Chilean R&B Singer and Songwriter (born 1985)

Bárbara Páz Muñoz Urzúa (Born June 13, 1985, Santiago, Chile) is a Chilean R&B Singer and Songwriter.

Bárbara Muñoz, born the second of three daughters began singing and performing at an amateur level at a very early age. Her father, a photographer was surprised by not only her photogenic qualities but her musical ear. By 12 years old she had learned word for word, English language standards by Earth Wind & Fire, Frank Sinatra, Whitney Houston, Stevie Wonder and others. By this time, she had also started to try her hand at songwriting, in both English & Spanish.
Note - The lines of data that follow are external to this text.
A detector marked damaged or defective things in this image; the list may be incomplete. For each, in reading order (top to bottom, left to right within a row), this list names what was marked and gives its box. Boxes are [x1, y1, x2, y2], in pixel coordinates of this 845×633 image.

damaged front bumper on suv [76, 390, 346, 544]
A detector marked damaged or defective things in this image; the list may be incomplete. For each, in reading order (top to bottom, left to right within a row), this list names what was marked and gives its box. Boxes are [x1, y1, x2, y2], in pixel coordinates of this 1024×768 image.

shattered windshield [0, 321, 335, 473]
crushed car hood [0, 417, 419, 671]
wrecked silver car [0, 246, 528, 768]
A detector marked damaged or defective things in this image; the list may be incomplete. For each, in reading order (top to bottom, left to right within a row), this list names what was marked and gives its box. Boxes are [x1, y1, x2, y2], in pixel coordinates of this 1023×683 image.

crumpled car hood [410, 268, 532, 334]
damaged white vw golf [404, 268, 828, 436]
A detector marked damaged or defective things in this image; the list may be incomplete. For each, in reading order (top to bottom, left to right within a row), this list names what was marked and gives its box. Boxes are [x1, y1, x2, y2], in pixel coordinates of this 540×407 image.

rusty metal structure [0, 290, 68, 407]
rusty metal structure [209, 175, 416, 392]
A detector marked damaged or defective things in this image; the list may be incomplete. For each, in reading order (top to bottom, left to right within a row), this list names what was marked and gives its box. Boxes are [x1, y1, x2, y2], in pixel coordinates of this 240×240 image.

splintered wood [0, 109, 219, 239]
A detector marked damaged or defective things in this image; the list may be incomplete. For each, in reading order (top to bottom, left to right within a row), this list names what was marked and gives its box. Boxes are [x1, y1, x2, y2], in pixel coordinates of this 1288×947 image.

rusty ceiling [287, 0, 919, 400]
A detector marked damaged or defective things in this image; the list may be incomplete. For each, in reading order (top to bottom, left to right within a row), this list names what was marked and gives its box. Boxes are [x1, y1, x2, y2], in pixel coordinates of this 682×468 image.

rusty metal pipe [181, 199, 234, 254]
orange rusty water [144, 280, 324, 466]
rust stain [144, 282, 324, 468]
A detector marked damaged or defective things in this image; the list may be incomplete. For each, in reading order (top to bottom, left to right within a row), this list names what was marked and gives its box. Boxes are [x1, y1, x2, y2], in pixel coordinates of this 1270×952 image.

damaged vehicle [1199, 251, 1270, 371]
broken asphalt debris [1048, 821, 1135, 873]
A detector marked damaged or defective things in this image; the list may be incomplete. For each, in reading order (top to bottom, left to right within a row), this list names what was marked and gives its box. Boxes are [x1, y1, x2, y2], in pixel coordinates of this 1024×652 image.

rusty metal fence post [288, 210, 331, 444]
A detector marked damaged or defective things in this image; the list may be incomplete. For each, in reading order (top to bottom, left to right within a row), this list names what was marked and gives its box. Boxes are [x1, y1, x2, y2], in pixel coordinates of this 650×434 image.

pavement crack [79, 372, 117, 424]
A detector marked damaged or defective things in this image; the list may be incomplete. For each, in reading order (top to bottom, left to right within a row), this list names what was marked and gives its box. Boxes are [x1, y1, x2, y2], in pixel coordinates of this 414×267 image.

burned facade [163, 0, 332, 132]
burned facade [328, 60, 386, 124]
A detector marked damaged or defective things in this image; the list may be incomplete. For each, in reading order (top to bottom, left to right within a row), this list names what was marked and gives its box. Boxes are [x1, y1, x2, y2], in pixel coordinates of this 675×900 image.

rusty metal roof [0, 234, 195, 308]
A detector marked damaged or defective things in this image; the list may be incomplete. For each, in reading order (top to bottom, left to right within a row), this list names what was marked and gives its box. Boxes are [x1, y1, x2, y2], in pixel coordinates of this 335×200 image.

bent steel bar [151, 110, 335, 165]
At 14 she was enrolled by her parents in formal voice training where she began to learn and develop skills and techniques to help advance her talent to a professional level. She began to win various festivals and talent competitions in Santiago.

==Early life and career beginnings (2002–2006)==

In 2002 she was invited to perform in the television talent search "Nace una estrella" ("A Star is Born") on Santiago's Channel 13 where she won the singer's category. In 2004 she was invited to compete in the Televisión Nacional de Chile talent program Rojo where in the widely watched final episode she won the grand prize in the singing category for her interpretation of Caruso.

==Mexico (2006–2010)==

In 2005 she independently released her CD Amanecer then traveled to Mexico to promote it and advance her career in a larger market. It was there where she was discovered by entertainment giant Sony BMG who signed her to a 4-album contract. In 2007 her CD Homónimo was released, featuring collaborations with Luis Fonsi, Mario Domm, Claudia Brant, Noel Schajris, and Leonel García from Sin Bandera with whom she also performed a duet on his own album.

==Hit International (2011—present)==

Late in 2010 she decided to return to her native Chile to take time for reflection and plan the next phase of her career. Collaborating with Spanish Producer Juan Magan she released 2 singles: For a Night and Not the One both of which she wrote herself.
In October, 2011 she performed for the first time in the United States at the Miami Beach 2011 Celebrate Orgullo Festival to a large and enthusiastic crowd.